I reluctantly admit that the T-TPLF has to some extent succeeded in selling their idea an elektion as an election in the public discourse.  The Ethiopian masses are hectored every day to get ready for the 2015 “election”. The T-TPLF trumpets polling stations around the country have opened for registration.  The T-TPLF says they have “allocated 44,454 polling stations, with 222,270 public observers and 547 constituencies with 1,935 election officials.” The T-TPLF says Addis Abeba has “1,523 polling stations with 7,615 public observers, and 69 election officials.” The T-TPLF says the 2015 elektion is  going to be a “free and fair” (just like the one in 2010).

I hear opposition leaders criticizing this or that about the elektion. The T-TPLF is not letting them organize or protest. There are some who argue that the elektion could provide the T-TPLF an opportunity to become more democratic and inclusive.  Democratic redemption could be just around the corner for the T-TPLF if it becomes more inclusive. I say, to expect a thugocracy to be transformed into a democracy through an elektion is to squeeze blood out of turnip.

Written problem A |
Answer these questions from the passage on the 2015 election:
(i) How many polling stations does the T-TPLF say it has allocated across the country?
(ii) How many election officials does the T-TPLF report for Addis Abeba?
(iii) What does the passage say the T-TPLF is not letting opposition leaders do?
The passage on the 2015 election and the listing that follows it come from unrelated sources.

Given data |

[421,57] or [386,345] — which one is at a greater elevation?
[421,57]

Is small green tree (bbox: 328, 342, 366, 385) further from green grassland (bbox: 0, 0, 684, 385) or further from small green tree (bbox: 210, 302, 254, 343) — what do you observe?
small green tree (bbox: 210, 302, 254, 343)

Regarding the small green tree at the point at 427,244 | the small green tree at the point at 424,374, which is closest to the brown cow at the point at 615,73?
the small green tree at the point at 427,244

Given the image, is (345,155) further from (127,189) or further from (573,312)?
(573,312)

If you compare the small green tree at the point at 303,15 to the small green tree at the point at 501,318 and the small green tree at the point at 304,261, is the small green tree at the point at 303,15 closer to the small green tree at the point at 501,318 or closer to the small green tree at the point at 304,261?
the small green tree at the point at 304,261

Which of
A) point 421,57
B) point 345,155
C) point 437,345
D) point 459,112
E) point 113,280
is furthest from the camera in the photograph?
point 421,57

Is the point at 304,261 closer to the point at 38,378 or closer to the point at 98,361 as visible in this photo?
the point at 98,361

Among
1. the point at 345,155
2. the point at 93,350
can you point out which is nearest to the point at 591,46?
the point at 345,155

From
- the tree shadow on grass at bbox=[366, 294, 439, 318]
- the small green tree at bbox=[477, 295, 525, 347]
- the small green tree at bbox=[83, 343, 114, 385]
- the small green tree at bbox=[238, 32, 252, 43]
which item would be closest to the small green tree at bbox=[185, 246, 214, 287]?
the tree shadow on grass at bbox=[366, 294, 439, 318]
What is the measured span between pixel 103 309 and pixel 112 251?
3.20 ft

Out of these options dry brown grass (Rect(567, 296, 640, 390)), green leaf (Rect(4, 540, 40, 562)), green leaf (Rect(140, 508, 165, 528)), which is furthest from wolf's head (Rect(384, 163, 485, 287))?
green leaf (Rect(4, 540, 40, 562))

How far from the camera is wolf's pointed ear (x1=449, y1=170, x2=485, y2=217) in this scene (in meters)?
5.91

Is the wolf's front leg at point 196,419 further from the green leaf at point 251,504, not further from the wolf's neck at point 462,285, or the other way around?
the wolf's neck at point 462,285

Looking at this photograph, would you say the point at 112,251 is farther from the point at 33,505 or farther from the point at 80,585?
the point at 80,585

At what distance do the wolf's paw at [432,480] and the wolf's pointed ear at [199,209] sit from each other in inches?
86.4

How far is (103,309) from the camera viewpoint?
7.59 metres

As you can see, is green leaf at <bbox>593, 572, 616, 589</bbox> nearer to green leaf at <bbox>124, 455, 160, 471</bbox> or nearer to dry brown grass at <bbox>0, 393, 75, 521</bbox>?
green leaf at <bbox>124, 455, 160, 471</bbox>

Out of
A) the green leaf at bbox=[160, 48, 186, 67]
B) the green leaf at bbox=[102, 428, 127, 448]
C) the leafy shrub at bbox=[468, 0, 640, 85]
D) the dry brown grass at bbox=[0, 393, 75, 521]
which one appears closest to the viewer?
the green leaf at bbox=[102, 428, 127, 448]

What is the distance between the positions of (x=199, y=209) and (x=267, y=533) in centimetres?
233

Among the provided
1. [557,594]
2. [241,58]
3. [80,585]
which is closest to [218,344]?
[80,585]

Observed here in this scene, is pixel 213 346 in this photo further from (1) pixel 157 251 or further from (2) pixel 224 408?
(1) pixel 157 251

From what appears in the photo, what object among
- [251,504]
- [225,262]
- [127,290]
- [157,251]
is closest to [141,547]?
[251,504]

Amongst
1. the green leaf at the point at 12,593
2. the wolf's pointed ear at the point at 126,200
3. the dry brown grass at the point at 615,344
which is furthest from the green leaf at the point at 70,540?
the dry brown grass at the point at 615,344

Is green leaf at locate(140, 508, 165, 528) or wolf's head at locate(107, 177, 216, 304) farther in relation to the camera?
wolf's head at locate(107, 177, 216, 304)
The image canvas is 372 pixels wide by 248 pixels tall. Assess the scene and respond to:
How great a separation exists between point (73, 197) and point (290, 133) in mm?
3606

Written problem B | Extract every line of the listing that contains the string "Rect". A line counts only if the string matches in case.

Task output A |
(i) 44,454
(ii) 69
(iii) Organize or protest

Task output B |
Out of these options dry brown grass (Rect(567, 296, 640, 390)), green leaf (Rect(4, 540, 40, 562)), green leaf (Rect(140, 508, 165, 528)), which is furthest from wolf's head (Rect(384, 163, 485, 287))?
green leaf (Rect(4, 540, 40, 562))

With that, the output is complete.